Nous avons eu l’impression que la Section paloise s’est procuré plus de situations dangereuses…
Oui, j’ai l’impression. Mais cela ne m’a pas empêché d’avoir très peur quand, à quatre minutes de la fin, ils ont contré un drop et que nous nous sommes retrouvés à cinq mètres de notre ligne. Ce fut le tournant du match, mais on s’est accrochés et on a réussi à revenir chez eux. En fait, je me rends compte que notre banc a eu beaucoup d’impact.

Comment avez-vous vécu ces trois dernières minutes avec cet essai refusé à l’UBB puis, dans la foulée, cet essai libérateur pour votre équipe ?
Il y a eu un petit ascenseur émotionnel, évidemment.
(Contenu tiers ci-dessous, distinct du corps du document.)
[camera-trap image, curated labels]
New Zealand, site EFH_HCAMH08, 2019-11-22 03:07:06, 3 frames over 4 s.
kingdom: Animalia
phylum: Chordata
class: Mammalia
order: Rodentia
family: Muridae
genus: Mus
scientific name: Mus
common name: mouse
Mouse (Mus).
Mais nous avons toujours gardé notre sang-froid. Nous n’avons pas paniqué, nous n’avons pas baissé les bras. Après notre essai final, nous nous sommes replacés correctement pour le coup d’envoi. Nous sommes prêts aujourd’hui à affronter les grosses équipes.

Une victoire à Bordeaux, ce n’était pas arrivé depuis 2016… Vous faites tomber les barrières une à une, non ?
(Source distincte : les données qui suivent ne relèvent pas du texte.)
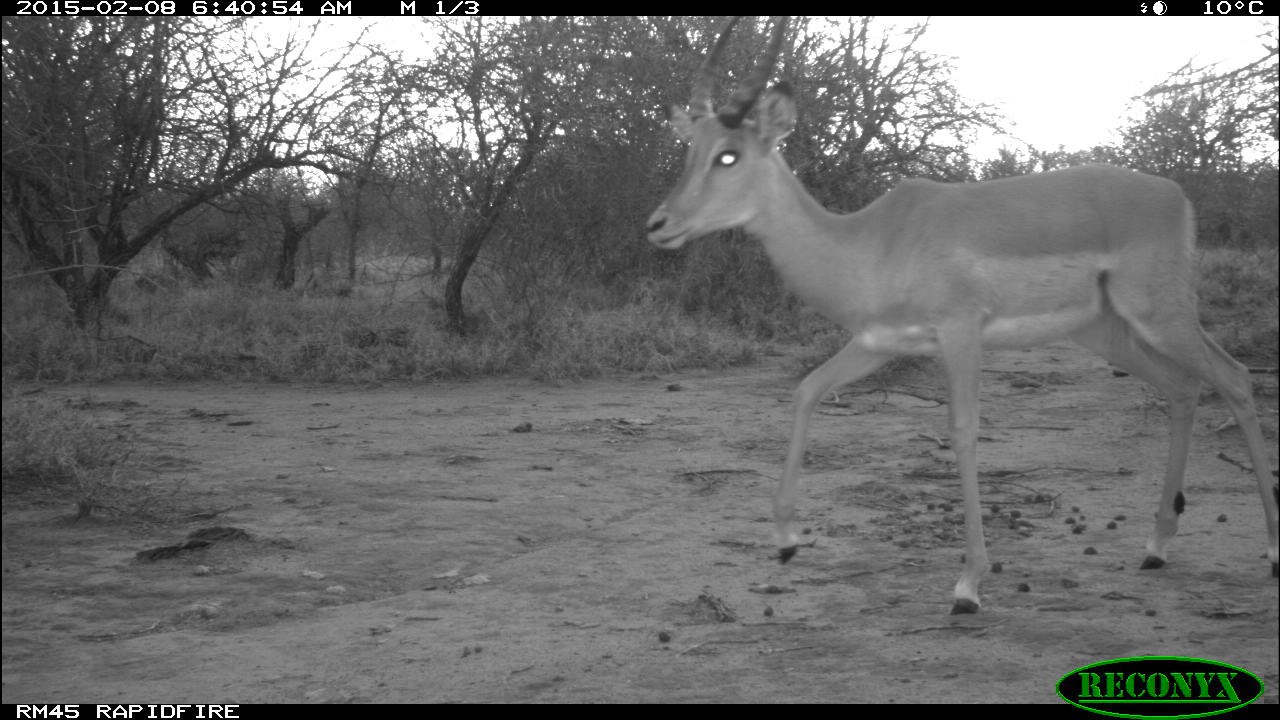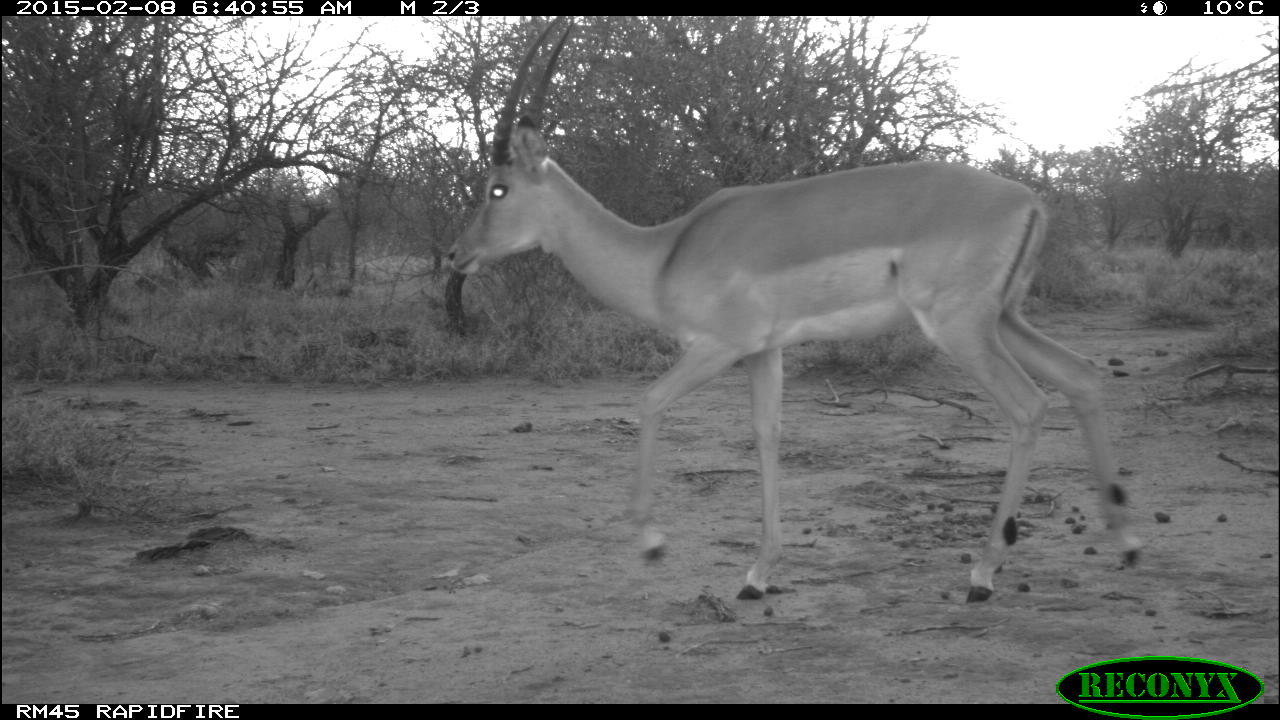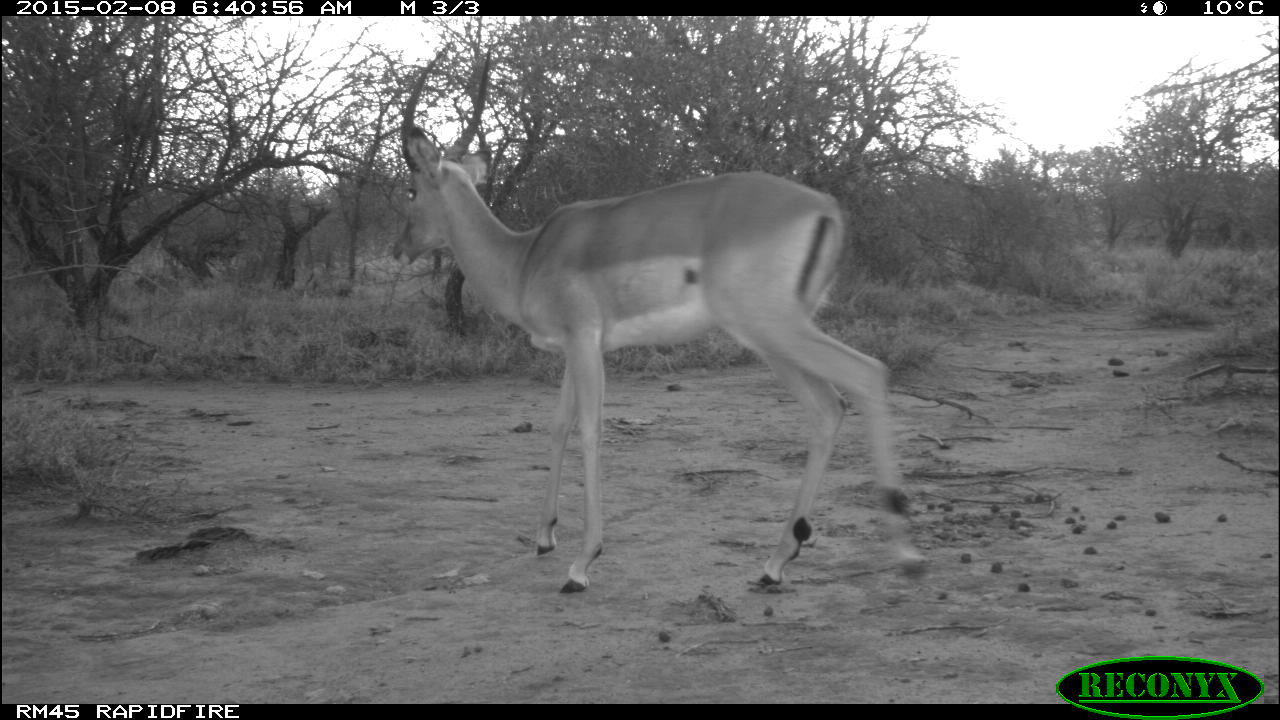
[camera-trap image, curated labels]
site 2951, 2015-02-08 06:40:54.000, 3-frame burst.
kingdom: Animalia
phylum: Chordata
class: Mammalia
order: Artiodactyla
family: Bovidae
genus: Aepyceros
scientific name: Aepyceros melampus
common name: impala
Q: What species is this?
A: Aepyceros melampus (impala).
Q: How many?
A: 1.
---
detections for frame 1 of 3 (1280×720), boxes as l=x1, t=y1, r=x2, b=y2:
aepyceros melampus: l=643, t=16, r=1277, b=616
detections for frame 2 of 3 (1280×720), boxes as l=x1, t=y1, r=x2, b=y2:
aepyceros melampus: l=439, t=14, r=1145, b=602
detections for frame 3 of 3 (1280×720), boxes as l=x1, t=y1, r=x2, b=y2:
aepyceros melampus: l=389, t=39, r=925, b=592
Oui. Je fais le faux modeste, nous sommes heureux. Ce succès rattrape la défaite à domicile face à La Rochelle. Ceci dit, sur le plan comptable, je reste prudent car paradoxalement, dans la course au maintien, nous avons perdu un point par rapport à Perpignan. Le prochain match, contre eux justement, sera important.
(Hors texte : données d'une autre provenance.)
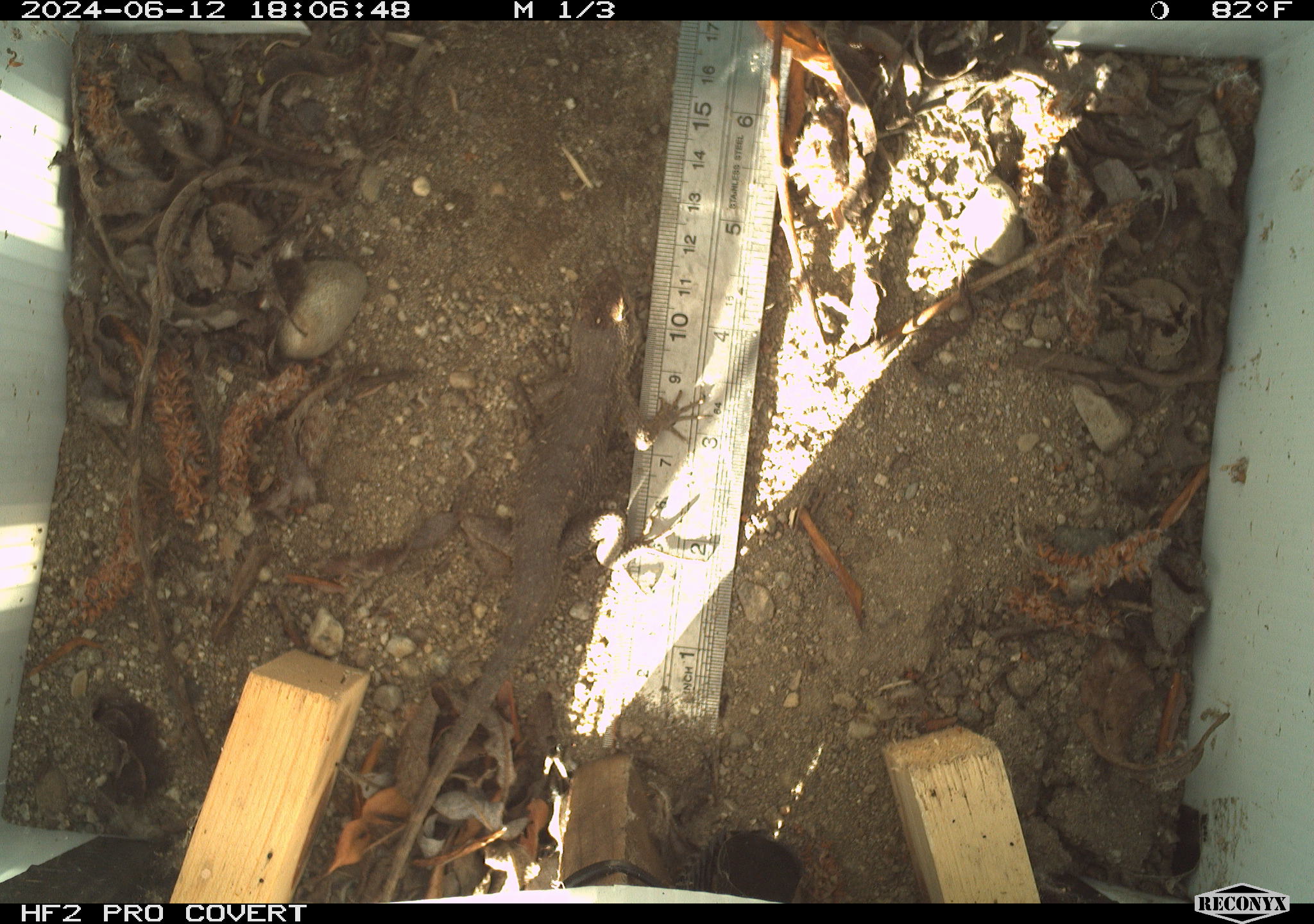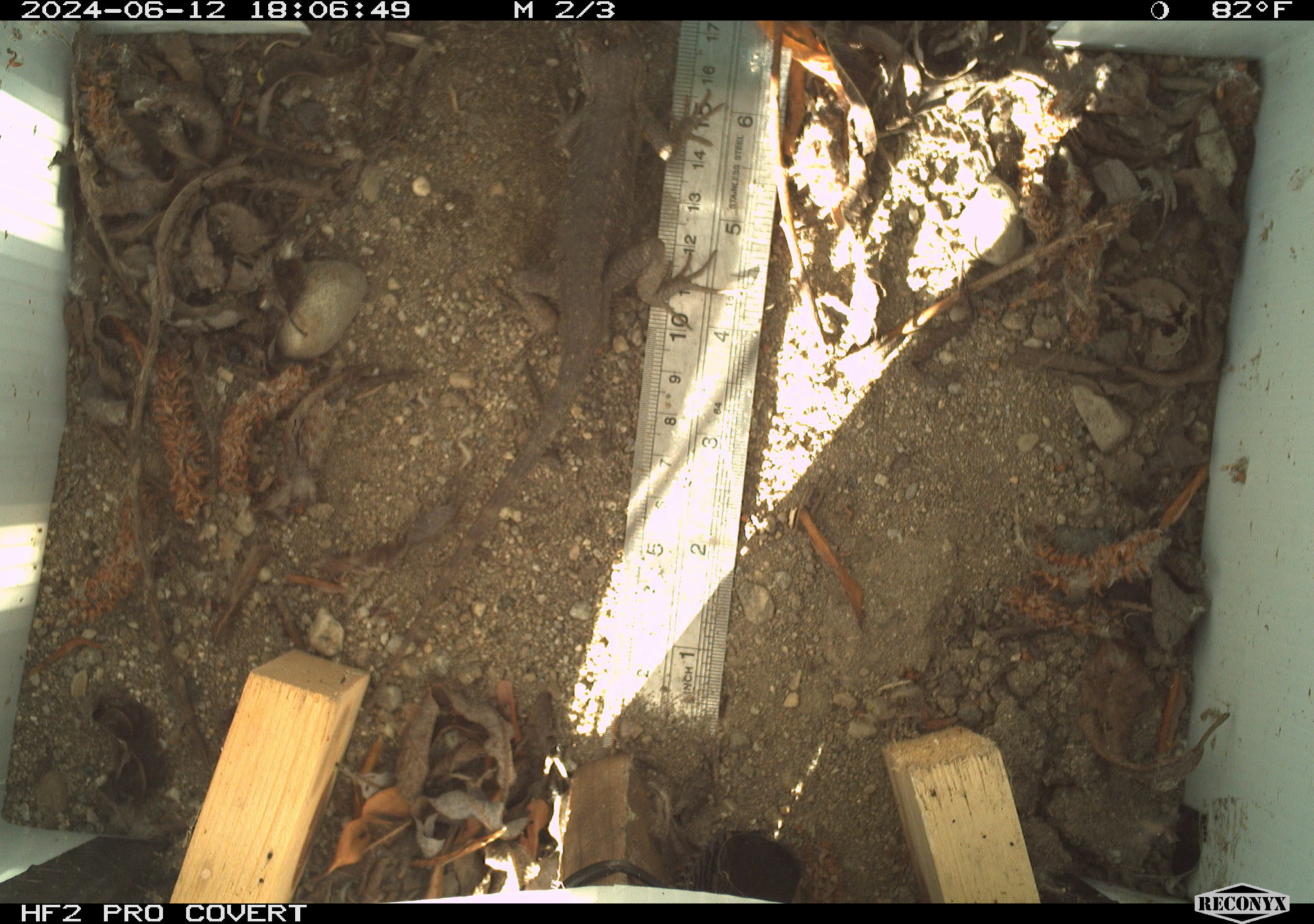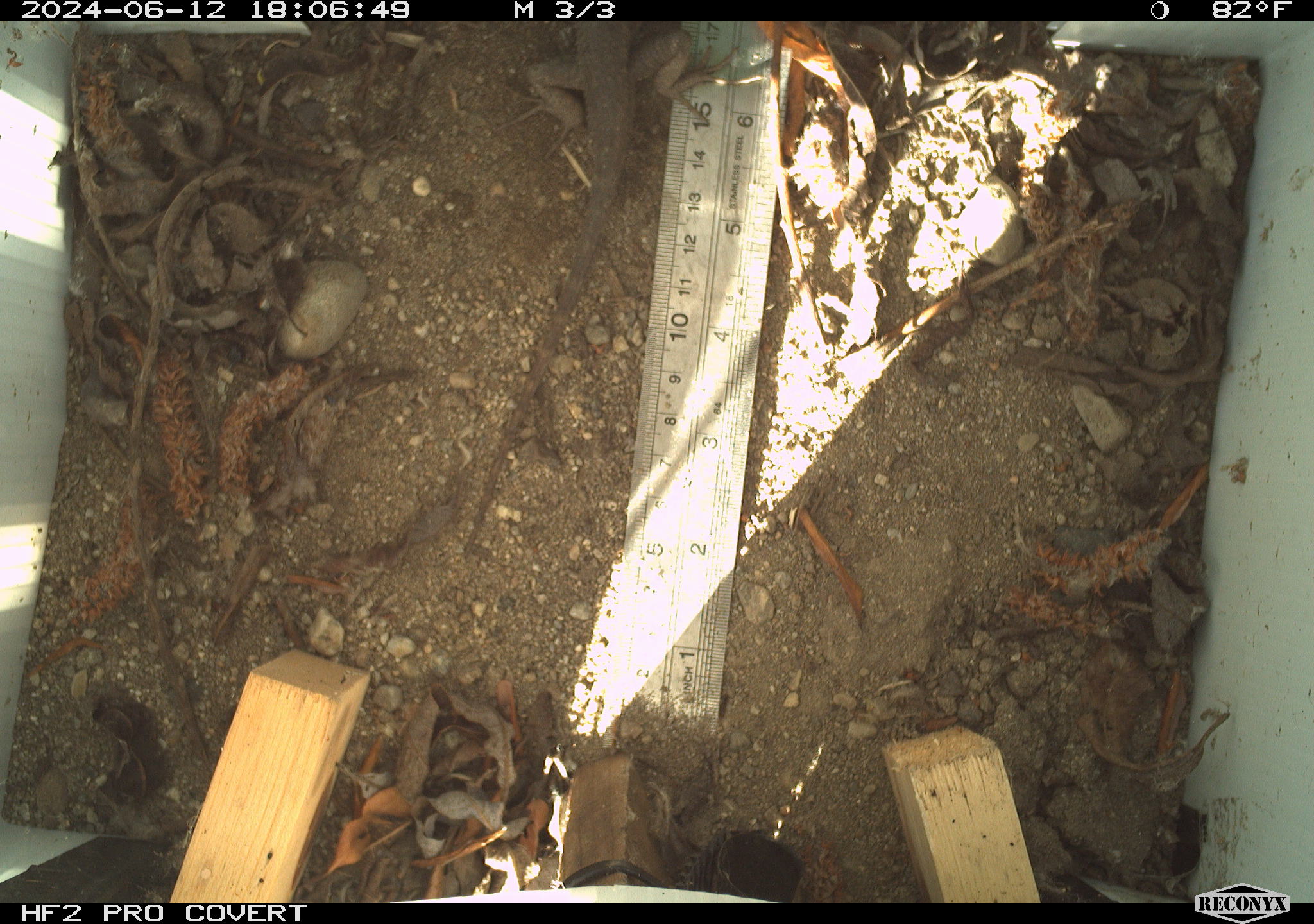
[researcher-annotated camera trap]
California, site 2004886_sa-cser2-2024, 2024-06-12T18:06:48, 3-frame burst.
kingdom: Animalia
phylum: Chordata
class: Reptilia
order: Squamata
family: Phrynosomatidae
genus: Sceloporus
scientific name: Sceloporus occidentalis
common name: western fence lizard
Western fence lizard (Sceloporus occidentalis).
Dans quel secteur de jeu avez-vous fait la différence ?
De mon point de vue d’avant, je parlerais de la défense et plus particulièrement de la défense sur les ballons portés. Nous sommes costauds là-dessus, depuis un mois environ. Contre Toulouse, nous avons bien défendu trois ou quatre fois la ligne ; contre La Rochelle, nous n’avons pas encaissé d’essai sur cette phase, annoncée comme une spécialité des Charentais. Aujourd’hui, les Bordelais ont voulu nous pilonner là-dessus, surtout en première mi-temps. Après, dans le jeu courant, je ressens une amélioration. Nous avons toujours été une équipe qui fait du jeu mais auparavant, nous faisions du « large-large ». Désormais, nous sommes plus perforants.

Quel bilan faites-vous de ce bloc qui s’achève ?
Je pense qu’il est bon. Au Racing, nous n’étions pas loin de la victoire ; contre La Rochelle, nous aurions pu gagner, même si nous ne le méritions pas. Dans le passé, même dans les saisons difficiles, nous avons réussi des exploits, je me souviens d’une victoire à Clermont il y a deux ou trois ans. Mais cette année, je sens quelque chose de particulier. Nous sommes plus solides, nous nous sentons capables de faire jeu égal avec les grosses équipes.